Direction 1: Translate this sentence from the SEC comment letter into Spanish: "MFA is the global voice of the alternative investment industry."
Direction 2: Copy out the SEC comment letter starting at "Washington, D.C. 20549-0609" and stopping after "Rule 504 offerings.", swapping "Federal Register" for "Congressional Record".

##### Text passage #####

February 27, 2002
Jonathan G. Katz
U.S. Securities and Exchange Commission
450 Fifth Street, N.W.
Washington, D.C. 20549-0609
File No. S7-23-01 - Defining the Term "Qualified Purchaser" under the Securities Act of 1933
Dear Mr. Katz:
Managed Funds Association (MFA) is filing comments in connection with the Securities and Exchange Commission's (SEC or Commission) notice of proposed rulemaking entitled "Defining the Term "Qualified Purchaser" under the Securities Act of 1933" which appeared in the Federal Register on December 27, 2001.1 MFA strongly supports the proposed definition of the term "qualified purchaser" under the Securities Act of 1933 which would be identical to that of "accredited investor" under SEC Regulation D2. In addition, MFA strongly supports the SEC adopting a new, uniform federal rule similar to the NASAA Model Accredited Investor Exemption3 (MAIE) for all Regulation D offerings, not just Rule 504 offerings.
MFA is the global voice of the alternative investment industry. MFA, located in Washington, D.C., is a membership organization dedicated to serving the needs of the professionals who specialize in the global alternative investment industry - hedge funds, funds of funds and private and public managed futures funds. MFA has over 600 members. Our members represent a significant portion of the $500 billion invested in alternative investment vehicles around the world. MFA members include many of the largest international financial services conglomerates and are based in both the U.S. and Europe.

##### Dataset entries #####

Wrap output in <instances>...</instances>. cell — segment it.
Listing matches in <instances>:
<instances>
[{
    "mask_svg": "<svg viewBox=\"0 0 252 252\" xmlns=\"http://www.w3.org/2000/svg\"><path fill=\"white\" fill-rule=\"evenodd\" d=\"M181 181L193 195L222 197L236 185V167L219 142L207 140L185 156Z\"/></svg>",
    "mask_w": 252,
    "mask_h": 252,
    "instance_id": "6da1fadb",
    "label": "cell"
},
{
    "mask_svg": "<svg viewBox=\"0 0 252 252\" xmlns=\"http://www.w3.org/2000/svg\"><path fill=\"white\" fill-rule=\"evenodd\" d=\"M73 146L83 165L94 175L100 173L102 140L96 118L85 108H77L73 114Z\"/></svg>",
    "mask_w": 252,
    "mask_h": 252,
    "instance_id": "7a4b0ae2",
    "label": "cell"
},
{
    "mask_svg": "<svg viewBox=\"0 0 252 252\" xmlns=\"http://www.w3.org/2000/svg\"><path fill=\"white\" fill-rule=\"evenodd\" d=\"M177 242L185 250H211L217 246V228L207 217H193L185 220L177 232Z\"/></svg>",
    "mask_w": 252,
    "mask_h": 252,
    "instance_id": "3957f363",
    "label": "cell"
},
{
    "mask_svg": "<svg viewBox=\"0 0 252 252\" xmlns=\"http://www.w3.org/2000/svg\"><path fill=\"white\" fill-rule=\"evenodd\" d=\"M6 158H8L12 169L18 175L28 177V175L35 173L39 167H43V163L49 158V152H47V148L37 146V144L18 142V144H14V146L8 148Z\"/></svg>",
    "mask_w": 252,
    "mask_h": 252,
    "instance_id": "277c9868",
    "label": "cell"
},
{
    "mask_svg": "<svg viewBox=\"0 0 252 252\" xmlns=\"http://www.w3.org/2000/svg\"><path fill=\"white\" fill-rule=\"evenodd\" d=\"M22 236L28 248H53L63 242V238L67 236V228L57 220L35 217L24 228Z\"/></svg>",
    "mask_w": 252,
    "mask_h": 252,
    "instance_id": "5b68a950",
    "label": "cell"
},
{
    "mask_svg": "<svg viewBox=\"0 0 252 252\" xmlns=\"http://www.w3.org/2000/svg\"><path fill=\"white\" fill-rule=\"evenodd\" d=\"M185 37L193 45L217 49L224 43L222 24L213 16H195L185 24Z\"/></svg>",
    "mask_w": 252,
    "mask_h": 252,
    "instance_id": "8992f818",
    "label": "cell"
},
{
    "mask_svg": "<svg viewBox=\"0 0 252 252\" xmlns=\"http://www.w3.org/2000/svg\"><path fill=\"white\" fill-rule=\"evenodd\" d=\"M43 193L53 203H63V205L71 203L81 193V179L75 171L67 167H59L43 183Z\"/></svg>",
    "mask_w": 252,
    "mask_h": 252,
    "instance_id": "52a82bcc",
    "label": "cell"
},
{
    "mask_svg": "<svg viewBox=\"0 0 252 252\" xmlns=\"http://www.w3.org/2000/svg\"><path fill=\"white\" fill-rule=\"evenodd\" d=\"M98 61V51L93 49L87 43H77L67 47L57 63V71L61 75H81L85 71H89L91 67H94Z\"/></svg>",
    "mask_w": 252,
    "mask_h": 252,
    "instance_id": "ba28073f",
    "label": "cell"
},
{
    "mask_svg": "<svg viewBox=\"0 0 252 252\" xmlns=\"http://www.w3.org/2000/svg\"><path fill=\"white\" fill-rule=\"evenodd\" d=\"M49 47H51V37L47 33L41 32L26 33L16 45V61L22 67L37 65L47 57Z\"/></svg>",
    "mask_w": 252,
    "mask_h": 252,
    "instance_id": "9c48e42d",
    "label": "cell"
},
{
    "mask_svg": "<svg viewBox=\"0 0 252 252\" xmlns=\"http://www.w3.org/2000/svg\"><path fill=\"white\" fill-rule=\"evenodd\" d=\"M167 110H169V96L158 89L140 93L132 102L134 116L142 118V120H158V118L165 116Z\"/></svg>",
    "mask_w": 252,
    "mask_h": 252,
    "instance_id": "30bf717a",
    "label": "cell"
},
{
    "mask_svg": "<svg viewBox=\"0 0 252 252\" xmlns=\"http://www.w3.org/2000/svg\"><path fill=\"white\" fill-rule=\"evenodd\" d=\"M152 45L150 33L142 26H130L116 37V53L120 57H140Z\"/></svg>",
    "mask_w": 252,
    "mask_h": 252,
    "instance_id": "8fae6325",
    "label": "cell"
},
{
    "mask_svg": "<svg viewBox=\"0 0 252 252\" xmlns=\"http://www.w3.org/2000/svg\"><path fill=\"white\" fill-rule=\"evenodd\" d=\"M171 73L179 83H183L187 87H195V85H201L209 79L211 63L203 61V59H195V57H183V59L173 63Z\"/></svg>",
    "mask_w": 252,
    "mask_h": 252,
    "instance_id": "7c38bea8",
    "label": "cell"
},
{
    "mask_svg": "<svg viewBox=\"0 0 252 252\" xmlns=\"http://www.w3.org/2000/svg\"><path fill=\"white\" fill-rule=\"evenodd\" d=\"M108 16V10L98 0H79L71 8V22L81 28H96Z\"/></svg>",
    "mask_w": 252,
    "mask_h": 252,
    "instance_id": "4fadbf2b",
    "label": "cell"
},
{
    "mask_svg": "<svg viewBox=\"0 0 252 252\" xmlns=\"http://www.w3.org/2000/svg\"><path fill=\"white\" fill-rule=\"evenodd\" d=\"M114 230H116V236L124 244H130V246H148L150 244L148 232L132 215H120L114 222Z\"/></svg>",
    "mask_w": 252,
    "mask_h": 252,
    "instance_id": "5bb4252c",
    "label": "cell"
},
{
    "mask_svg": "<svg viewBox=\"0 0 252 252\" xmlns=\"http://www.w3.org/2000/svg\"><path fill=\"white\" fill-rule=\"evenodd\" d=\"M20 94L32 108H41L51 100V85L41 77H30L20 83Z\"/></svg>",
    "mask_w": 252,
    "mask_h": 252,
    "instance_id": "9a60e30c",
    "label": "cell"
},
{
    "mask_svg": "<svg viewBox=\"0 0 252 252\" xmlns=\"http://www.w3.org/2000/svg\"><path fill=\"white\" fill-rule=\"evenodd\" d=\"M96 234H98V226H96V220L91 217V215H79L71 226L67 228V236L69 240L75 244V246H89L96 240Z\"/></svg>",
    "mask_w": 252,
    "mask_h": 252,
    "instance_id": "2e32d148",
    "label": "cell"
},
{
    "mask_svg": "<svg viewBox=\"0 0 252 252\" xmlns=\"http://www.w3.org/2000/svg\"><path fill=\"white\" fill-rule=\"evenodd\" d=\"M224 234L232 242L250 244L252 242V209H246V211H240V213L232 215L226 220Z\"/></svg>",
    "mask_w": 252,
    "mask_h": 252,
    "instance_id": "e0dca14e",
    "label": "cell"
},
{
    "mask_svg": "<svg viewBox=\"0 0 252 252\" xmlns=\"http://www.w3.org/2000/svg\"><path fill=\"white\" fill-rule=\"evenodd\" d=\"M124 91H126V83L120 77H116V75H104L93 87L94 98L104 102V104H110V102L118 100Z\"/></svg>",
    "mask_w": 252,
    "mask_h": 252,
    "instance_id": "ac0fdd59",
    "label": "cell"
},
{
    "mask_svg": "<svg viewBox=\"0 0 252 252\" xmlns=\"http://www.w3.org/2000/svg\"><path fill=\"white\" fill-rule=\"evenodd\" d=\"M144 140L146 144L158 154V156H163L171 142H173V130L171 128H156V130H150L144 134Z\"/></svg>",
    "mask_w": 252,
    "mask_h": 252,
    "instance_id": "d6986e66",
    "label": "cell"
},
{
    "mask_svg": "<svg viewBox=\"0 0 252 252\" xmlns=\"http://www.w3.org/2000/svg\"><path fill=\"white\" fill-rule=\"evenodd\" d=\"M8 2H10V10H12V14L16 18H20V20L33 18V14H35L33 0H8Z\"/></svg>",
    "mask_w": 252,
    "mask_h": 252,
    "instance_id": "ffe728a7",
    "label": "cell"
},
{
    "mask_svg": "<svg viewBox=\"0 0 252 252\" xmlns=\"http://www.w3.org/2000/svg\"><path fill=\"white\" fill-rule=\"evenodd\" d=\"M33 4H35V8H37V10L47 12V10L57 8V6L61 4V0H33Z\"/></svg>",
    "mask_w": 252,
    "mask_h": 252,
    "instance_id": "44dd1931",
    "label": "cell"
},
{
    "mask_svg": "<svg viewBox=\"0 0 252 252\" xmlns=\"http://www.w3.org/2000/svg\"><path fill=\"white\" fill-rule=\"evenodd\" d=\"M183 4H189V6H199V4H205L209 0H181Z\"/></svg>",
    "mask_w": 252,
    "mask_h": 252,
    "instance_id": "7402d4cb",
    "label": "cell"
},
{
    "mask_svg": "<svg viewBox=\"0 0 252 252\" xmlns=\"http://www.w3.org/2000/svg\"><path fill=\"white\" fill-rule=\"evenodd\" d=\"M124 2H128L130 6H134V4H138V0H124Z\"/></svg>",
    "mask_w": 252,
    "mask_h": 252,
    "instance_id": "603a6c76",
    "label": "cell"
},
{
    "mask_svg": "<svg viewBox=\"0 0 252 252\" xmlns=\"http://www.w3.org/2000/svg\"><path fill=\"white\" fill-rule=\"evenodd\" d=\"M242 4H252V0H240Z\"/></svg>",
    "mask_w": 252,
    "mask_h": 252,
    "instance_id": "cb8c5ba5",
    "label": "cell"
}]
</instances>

#####

Reply 1: MFA es la voz global de la industria de inversiones alternativas.

Reply 2:
Washington, D.C. 20549-0609
File No. S7-23-01 - Defining the Term "Qualified Purchaser" under the Securities Act of 1933
Dear Mr. Katz:
Managed Funds Association (MFA) is filing comments in connection with the Securities and Exchange Commission's (SEC or Commission) notice of proposed rulemaking entitled "Defining the Term "Qualified Purchaser" under the Securities Act of 1933" which appeared in the Congressional Record on December 27, 2001.1 MFA strongly supports the proposed definition of the term "qualified purchaser" under the Securities Act of 1933 which would be identical to that of "accredited investor" under SEC Regulation D2. In addition, MFA strongly supports the SEC adopting a new, uniform federal rule similar to the NASAA Model Accredited Investor Exemption3 (MAIE) for all Regulation D offerings, not just Rule 504 offerings.